In 1652, the Massachusetts Bay Colony authorized Boston silversmiths John Hull and Robert Sanderson to mint coinage. Prior to 1652, the Massachusetts financial system was based on bartering and foreign coinage. The scarcity of coin currency was a problem for the growth of the New England economy. On May 27, 1652, the Massachusetts General Court appointed John Hull, a local silversmith, to be Boston's mint master without notifying or seeking permission from the English government.

Coins were issued in denominations of 3 and 6 pence and 1 shilling. The first pieces bore the letters "NE" and the denomination "III", "VI" or "XII". The coins were smaller than the equivalent sterling coins by 22.5%.
Later pieces, struck between 1652 and 1660 or 1662, bore the image of a willow tree, with an oak tree appearing on coins produced between 1660 or 1662 and c. 1667. However, the most famous design was the final one to be issued, the pine tree type, struck between c. 1667 and 1682. The coins circulated widely inside North America and the Caribbean.

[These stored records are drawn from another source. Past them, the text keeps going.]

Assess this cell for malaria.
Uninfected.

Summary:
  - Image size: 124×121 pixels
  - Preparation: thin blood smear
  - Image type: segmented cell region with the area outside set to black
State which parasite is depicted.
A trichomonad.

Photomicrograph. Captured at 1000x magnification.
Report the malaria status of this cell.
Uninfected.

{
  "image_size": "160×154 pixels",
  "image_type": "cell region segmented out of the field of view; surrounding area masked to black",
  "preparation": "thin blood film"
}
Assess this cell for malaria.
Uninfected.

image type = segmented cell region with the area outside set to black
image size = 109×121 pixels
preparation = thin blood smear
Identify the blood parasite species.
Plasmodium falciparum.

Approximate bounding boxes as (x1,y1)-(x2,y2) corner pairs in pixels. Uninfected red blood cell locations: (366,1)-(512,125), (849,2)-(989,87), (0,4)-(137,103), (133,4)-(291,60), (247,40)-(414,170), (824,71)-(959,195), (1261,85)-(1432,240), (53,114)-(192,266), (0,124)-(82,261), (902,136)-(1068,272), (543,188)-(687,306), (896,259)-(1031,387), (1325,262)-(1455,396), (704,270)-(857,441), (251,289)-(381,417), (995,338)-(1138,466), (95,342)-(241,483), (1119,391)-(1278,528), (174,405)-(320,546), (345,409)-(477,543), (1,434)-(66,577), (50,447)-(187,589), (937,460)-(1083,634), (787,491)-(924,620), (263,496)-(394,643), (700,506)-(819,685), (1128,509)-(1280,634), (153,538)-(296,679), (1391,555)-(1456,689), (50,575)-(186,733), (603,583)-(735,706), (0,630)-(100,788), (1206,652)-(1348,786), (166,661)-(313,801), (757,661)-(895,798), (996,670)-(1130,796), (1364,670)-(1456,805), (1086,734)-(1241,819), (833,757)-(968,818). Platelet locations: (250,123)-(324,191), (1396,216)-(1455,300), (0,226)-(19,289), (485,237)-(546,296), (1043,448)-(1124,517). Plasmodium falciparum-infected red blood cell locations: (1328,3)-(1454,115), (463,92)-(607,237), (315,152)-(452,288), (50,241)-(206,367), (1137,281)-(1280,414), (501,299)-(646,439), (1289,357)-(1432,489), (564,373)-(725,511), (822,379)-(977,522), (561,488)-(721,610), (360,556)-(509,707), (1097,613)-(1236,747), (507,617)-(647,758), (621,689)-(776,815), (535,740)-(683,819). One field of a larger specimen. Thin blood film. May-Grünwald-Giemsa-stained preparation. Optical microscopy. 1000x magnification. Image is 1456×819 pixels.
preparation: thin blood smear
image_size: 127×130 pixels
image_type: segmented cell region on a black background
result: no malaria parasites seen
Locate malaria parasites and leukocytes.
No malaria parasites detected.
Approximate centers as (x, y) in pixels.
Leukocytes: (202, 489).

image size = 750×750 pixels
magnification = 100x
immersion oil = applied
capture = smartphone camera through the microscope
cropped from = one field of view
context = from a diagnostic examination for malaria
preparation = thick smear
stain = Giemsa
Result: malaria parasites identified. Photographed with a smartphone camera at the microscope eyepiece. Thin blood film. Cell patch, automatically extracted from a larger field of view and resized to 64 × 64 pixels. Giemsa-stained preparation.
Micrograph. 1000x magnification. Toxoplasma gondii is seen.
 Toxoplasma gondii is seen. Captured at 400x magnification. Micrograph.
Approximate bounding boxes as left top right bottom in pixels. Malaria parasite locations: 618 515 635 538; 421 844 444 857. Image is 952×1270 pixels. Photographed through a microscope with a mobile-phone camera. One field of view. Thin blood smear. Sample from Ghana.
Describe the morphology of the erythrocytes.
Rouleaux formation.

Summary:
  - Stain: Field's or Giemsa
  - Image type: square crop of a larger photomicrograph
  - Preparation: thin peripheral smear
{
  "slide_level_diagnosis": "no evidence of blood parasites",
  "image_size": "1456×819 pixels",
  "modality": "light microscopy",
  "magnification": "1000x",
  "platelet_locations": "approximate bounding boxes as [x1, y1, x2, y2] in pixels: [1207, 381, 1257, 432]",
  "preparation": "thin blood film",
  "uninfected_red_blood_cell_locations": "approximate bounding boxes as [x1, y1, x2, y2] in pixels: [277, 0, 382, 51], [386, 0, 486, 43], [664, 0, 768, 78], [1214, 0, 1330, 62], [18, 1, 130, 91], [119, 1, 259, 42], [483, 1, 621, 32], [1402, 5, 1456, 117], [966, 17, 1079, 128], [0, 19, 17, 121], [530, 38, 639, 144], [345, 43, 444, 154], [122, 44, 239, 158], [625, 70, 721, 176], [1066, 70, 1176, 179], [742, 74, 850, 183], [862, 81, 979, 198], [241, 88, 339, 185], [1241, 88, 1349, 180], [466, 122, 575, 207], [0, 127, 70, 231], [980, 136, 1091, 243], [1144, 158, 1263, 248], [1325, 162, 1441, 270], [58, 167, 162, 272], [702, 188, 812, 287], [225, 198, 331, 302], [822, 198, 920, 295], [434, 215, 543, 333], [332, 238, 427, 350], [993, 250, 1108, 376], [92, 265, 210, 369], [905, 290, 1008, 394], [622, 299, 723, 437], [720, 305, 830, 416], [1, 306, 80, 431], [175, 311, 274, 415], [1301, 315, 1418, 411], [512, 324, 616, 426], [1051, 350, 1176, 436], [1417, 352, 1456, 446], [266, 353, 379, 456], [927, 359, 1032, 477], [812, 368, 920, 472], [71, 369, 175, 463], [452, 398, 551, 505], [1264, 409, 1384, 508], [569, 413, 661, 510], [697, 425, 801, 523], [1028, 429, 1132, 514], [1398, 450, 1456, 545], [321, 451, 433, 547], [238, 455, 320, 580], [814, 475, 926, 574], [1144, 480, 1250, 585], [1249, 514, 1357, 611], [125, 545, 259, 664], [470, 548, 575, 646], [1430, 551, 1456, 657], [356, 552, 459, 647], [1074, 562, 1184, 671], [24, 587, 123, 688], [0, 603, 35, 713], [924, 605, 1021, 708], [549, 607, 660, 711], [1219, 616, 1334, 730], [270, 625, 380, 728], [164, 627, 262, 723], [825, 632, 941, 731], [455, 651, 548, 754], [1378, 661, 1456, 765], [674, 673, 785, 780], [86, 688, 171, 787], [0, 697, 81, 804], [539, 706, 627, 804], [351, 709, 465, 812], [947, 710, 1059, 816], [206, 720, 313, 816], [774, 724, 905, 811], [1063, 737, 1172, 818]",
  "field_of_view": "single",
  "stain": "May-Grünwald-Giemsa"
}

The pine tree shillings nearly all bore the date "1652". This was the date of the Massachusetts Bay Colony legislation sanctioning the production of shillings by the "Hull Mint" operated by John Hull and Robert Sanderson (two Massachusetts settlers and business partners). The image of the pine tree on the later coins is thought to represent the export of tall timber, used for the mainmasts of Royal Navy ships amongst other uses. The implication of respect owed to the colonies as the source of this vital war material would become sharper with the Pine Tree Flag flown during the American Revolution. The mint was shut down by the English government in 1682 and the Colony's charter was revoked two years later by Charles II on the advice of his colonial administrator Edward Randolph.